Un signal permet de transmettre des informations à distance. L’information codée est envoyée depuis un appareil émetteur vers un récepteur et se propage sous forme d’ondes électromagnétiques à différentes fréquences (exprimées en hertz). Concrètement cela permet, lors du clic gauche sur une souris sans fil, de transmettre l’information à l’ordinateur connecté en bluetooth qui va la décoder et effectuer l’action correspondante – donc le clic gauche. Dans le cas des périphériques et systèmes sans fil au travail, les informations transitent le plus couramment sur deux types de fréquences : la bande de fréquences 2,4 GHz (utilisée par le bluetooth et le wifi) et la bande 5 GHz (pour le wifi).

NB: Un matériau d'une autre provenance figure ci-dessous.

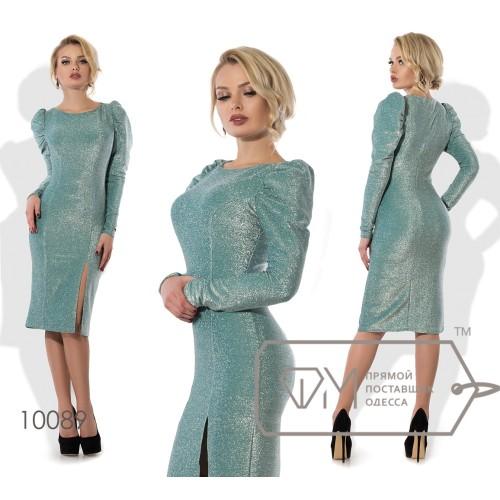 Платье-футляр миди приталенное из люрекса на трикотаже с длинными зауженными рукавами-буф и высоким боковым разрезом 10089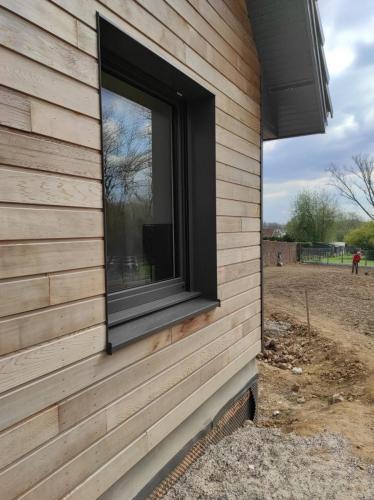 Pose de fenêtres en aluminium de chez Internorm de couleur grise
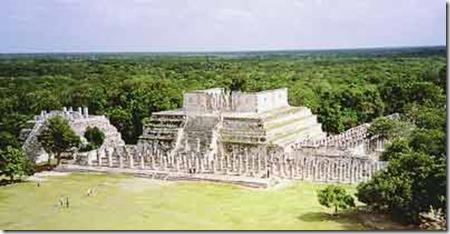 Temple des guerriers tolteques-Mexique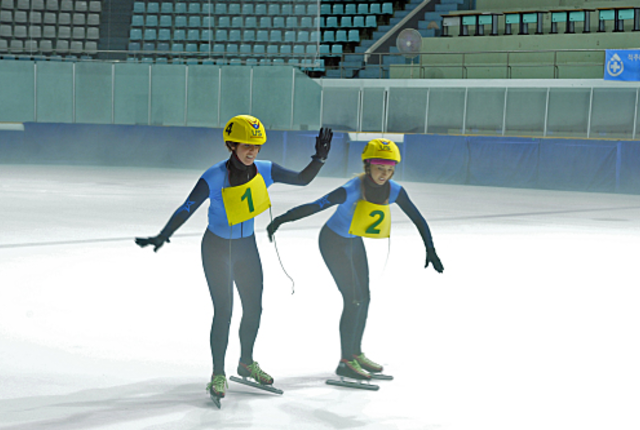 Claire and brook skate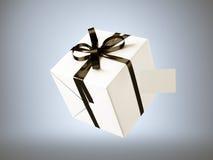 Contenitore di regalo bianco con l'arco nero del nastro ed il biglietto da visita in bianco, isolati su gray 3d rendono Immagine Stock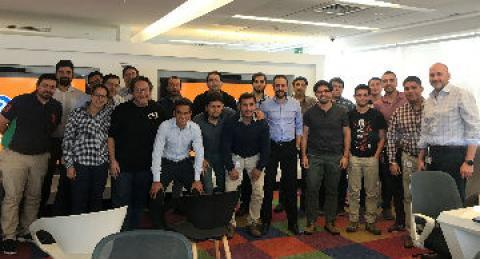 Colaboradores everis reunidos en centro de excelencia ágil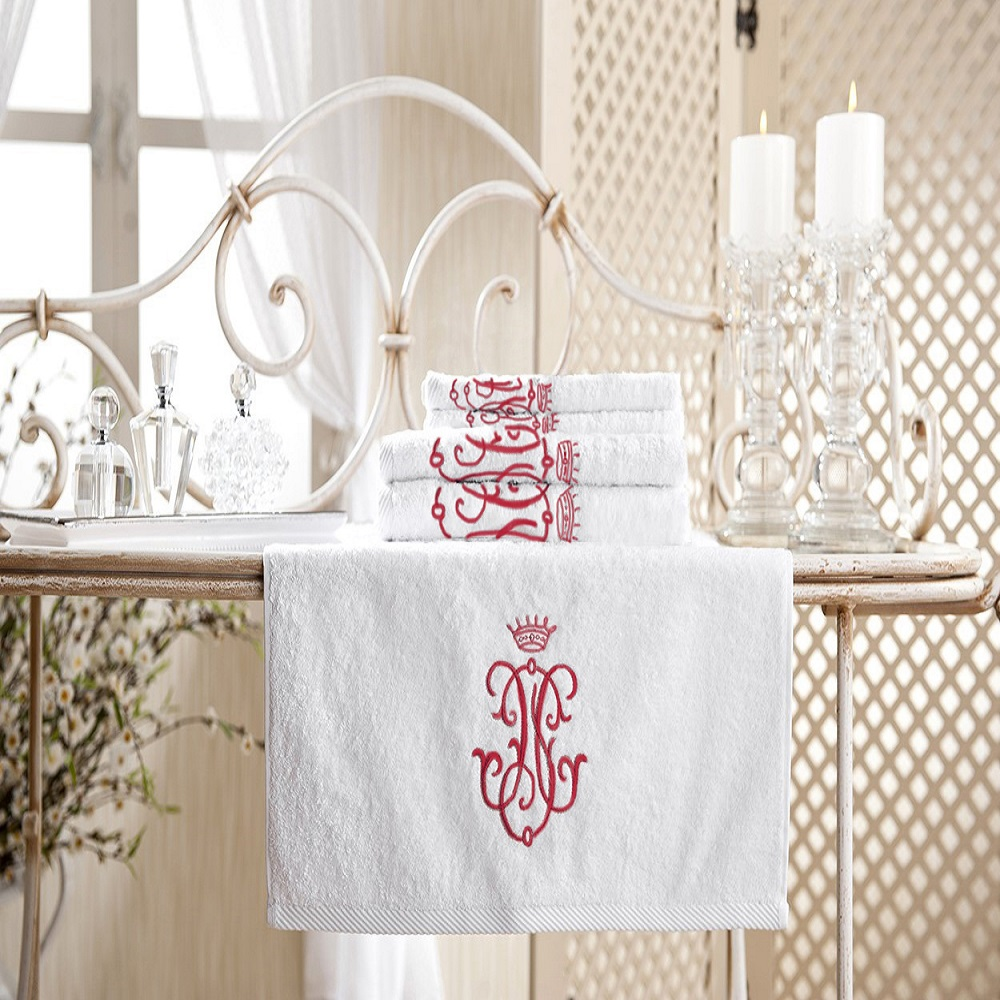 Royal Collection Bath Towel Set Red Monogram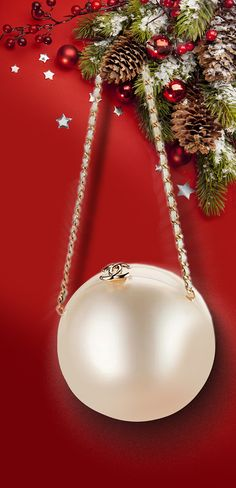 Christmas: Glamour and traditional / karen cox..Chanel Pearl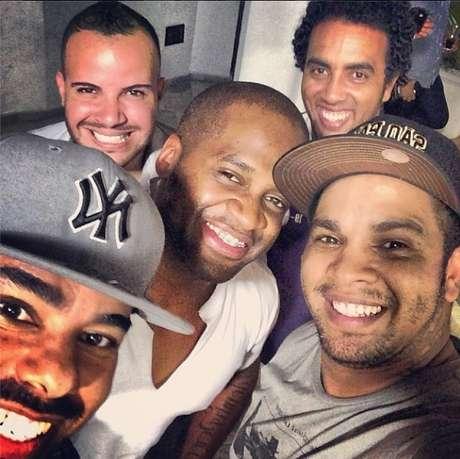 Rodriguinho (de boné, à direita) se reunirá com Os Travessos para turnê de 20 anos do grupo Foto: Divulgação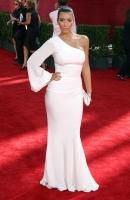Kim y Kourtney Kardashian en los Emmy's 2009
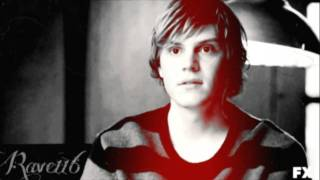 Evan Peters, Be running up that hill
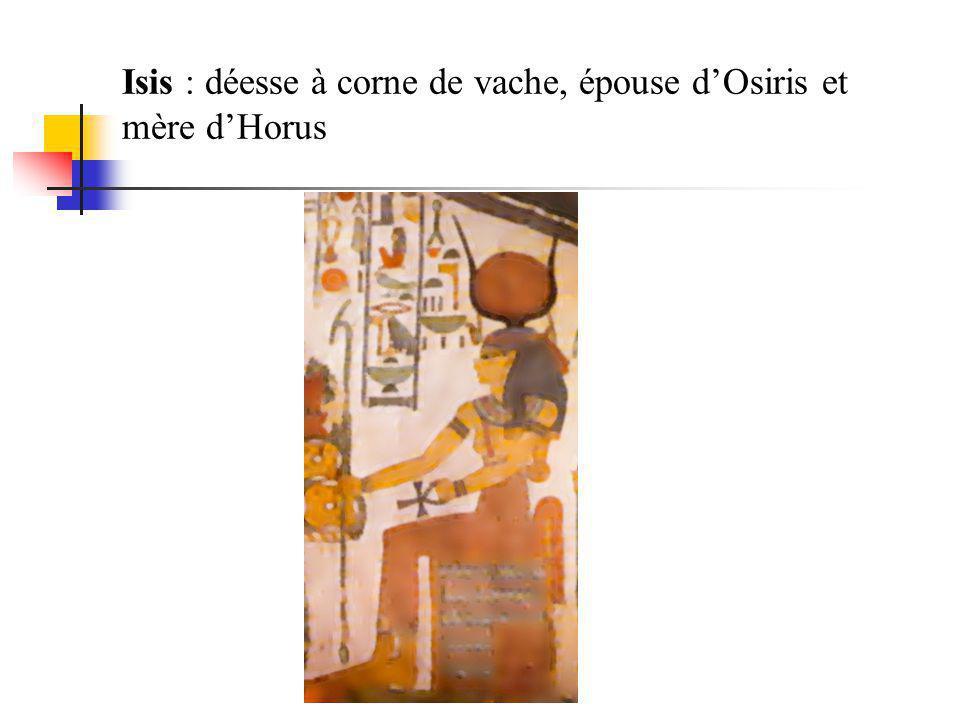 Isis : déesse à corne de vache, épouse d'Osiris et mère d'Horus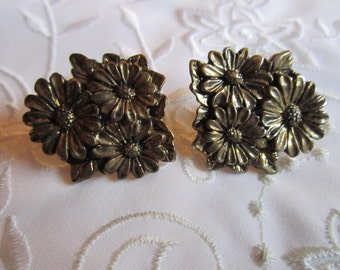 Vintage Pair of Pewter Flowered Pinch Pins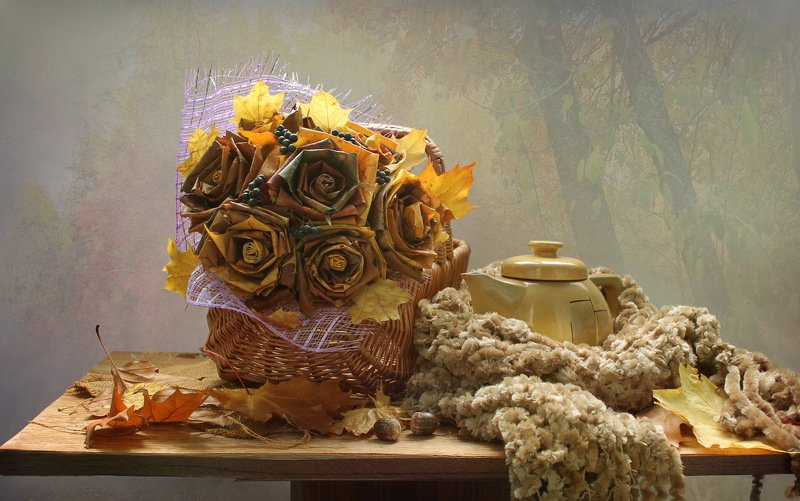 натюрморт, осень, листья, корзина, чайник, настроение В парк приходит осень...photo preview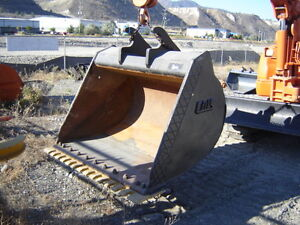 "ZX200 CWS 60"" CLEAN-UP BUCKET, EXCELLENT CONDITION 250-573-5733"
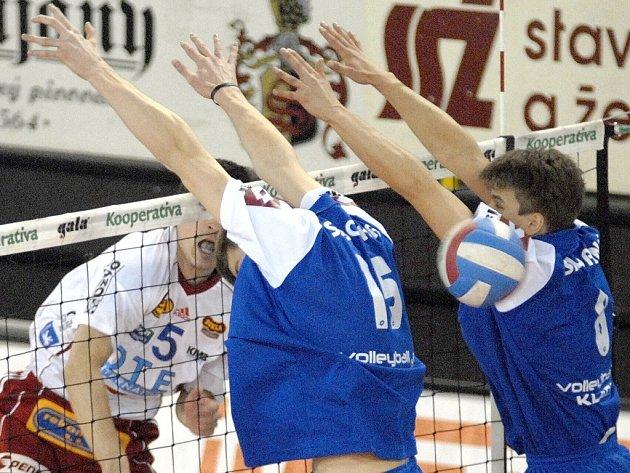 Liberecký Ticháček (v bílém dresu) se na síti prosazuje proti kladenskému dvojbloku Sobotka, Skladaný. Snímek je ze třetího vzájemného utkání Dukly a Kladna v dlouhodobé části extraligy, které Liberec vyhrál 3:1.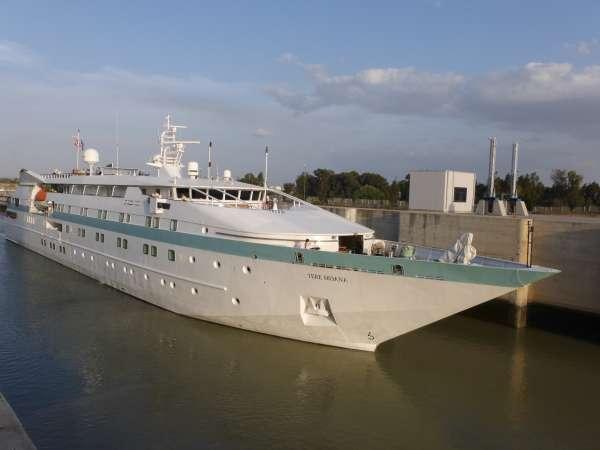 Turismo.- El crucero de lujo 'Lyrial' llega este sábado al Puerto con más de 400 personas a bordo
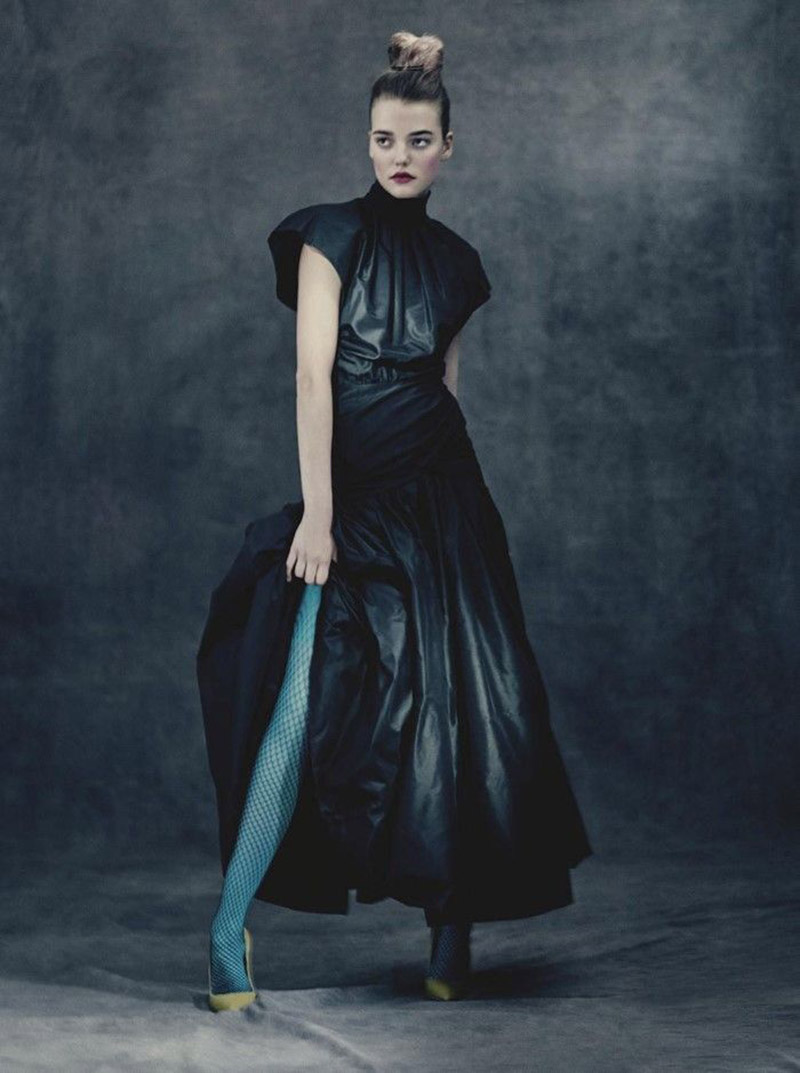 ''Through the looking glass'' by Paolo Roversi for Vogue Australia August 2017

« De nombreux profils prédéfinis (des cas d’usage) sont implantés dans la norme bluetooth : ils permettent aux fabricants de produits d’ajouter des actions telles que la synchronisation d’un répertoire, les commandes de pause, d’avance rapide du son ou encore de transfert de fichiers. À l’inverse du bluetooth, qui est très fermé et standardisé, le wifi est un protocole de communication qui permet de nombreuses options de personnalisation. » - Florent Bouchoux, Picogear. 

 

Le bluetooth reste en effet une norme – régie et supervisée par l’organisme Bluetooth SIG – qui met parfois du temps à évoluer et à intégrer de nouveaux cas utilisateurs. Plus récent que le bluetooth classique, le BLE (bluetooth low energy) compile un ensemble des protocoles simplifié : son accessibilité et sa flexibilité en faisant une option très prisée des fabricants qui peuvent y ajouter leurs protocoles propriétaires. Une stratégie qu’a adopté Florent Bouchoux, fondateur de PicoGear et ingénieur spécialiste des systèmes sans fil, qui permet de développer plus rapidement des systèmes performants : « Pour augmenter la portée et améliorer le signal de mes micros PicoMic2, j’ai utilisé un chipset (un jeu de puces électroniques, ndlr) permettant de faire du BLE en y ajoutant un protocole complètement personnalisé que j’ai appelé Wav/Sync ».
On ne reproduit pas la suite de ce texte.